Exercise prompt:
Reproduce each line of the following material exactly, omitting the images.

*** Opening of Supplied data ***

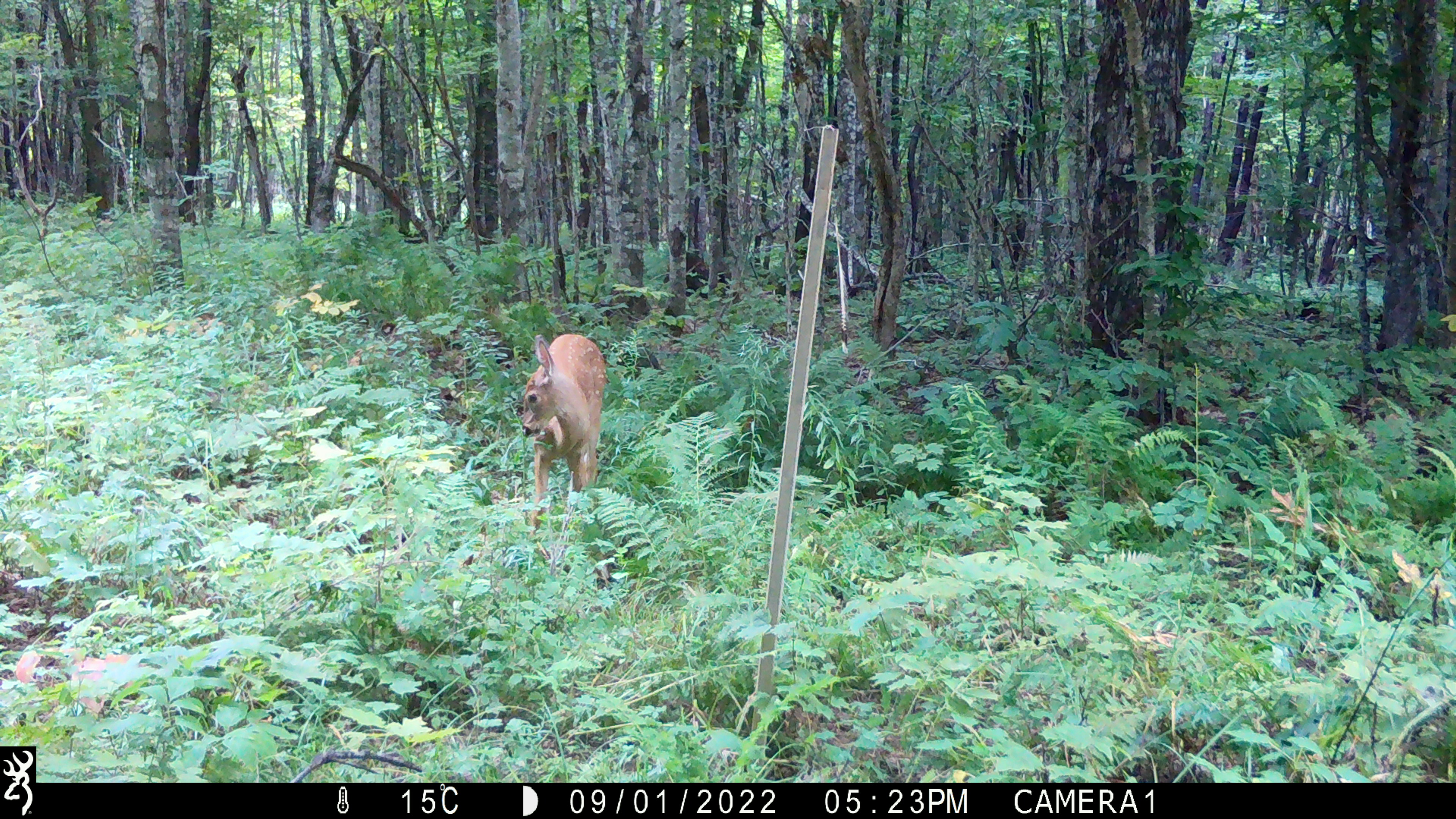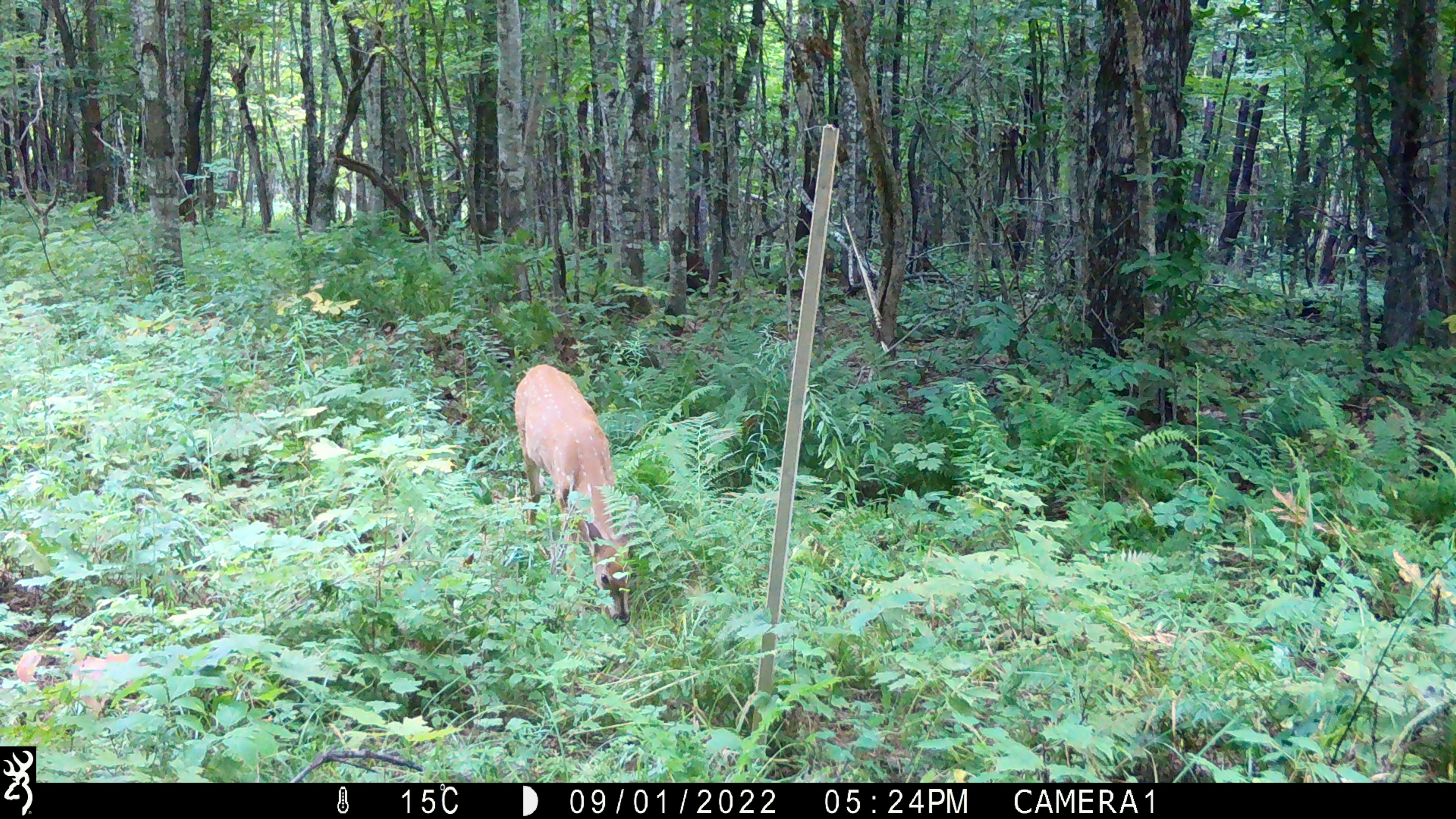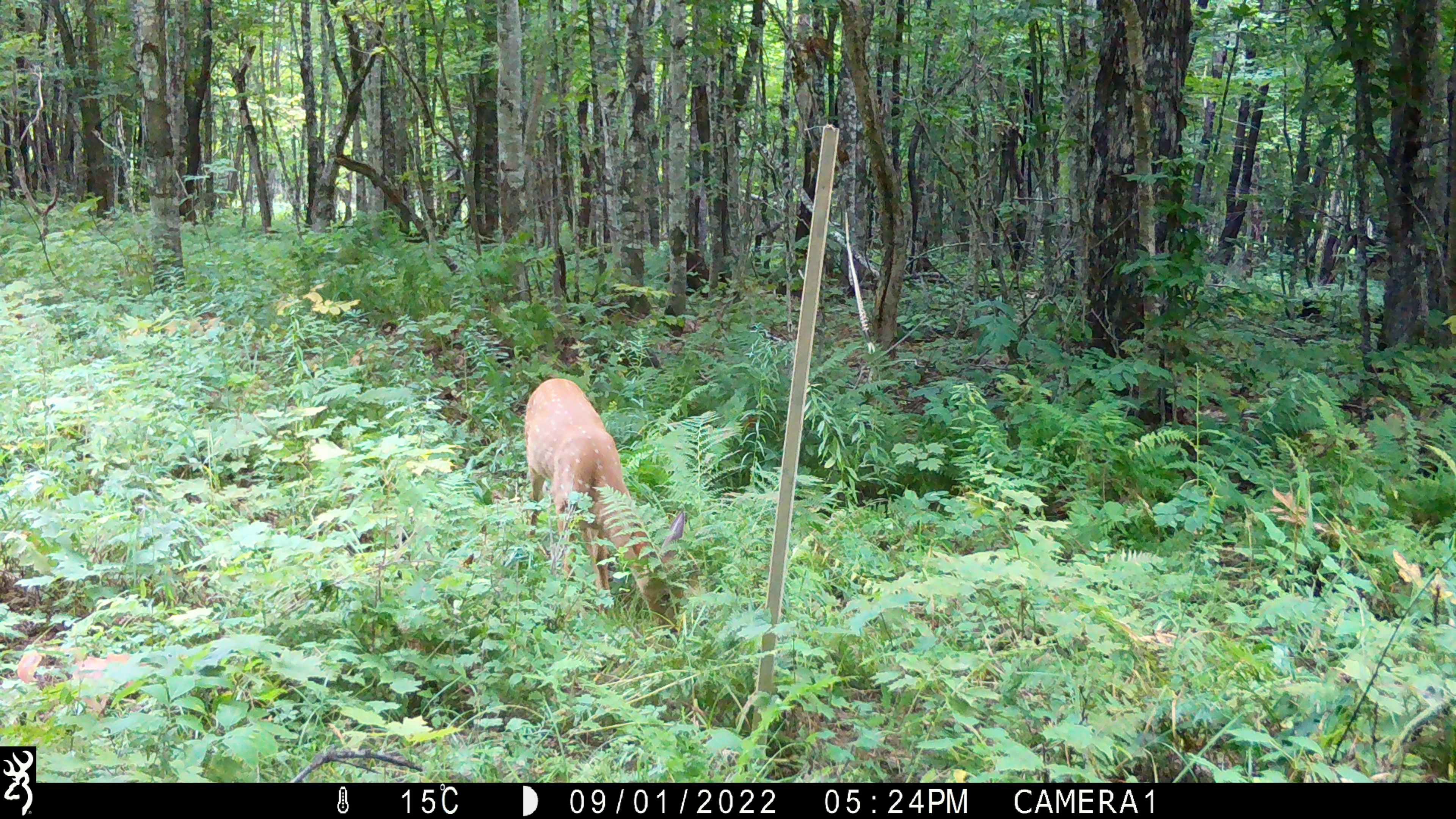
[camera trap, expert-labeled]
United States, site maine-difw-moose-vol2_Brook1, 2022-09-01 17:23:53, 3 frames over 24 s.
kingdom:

*** Close of Supplied data ***

Answer below:
[camera trap, expert-labeled]
United States, site maine-difw-moose-vol2_Brook1, 2022-09-01 17:23:53, 3 frames over 24 s.
kingdom:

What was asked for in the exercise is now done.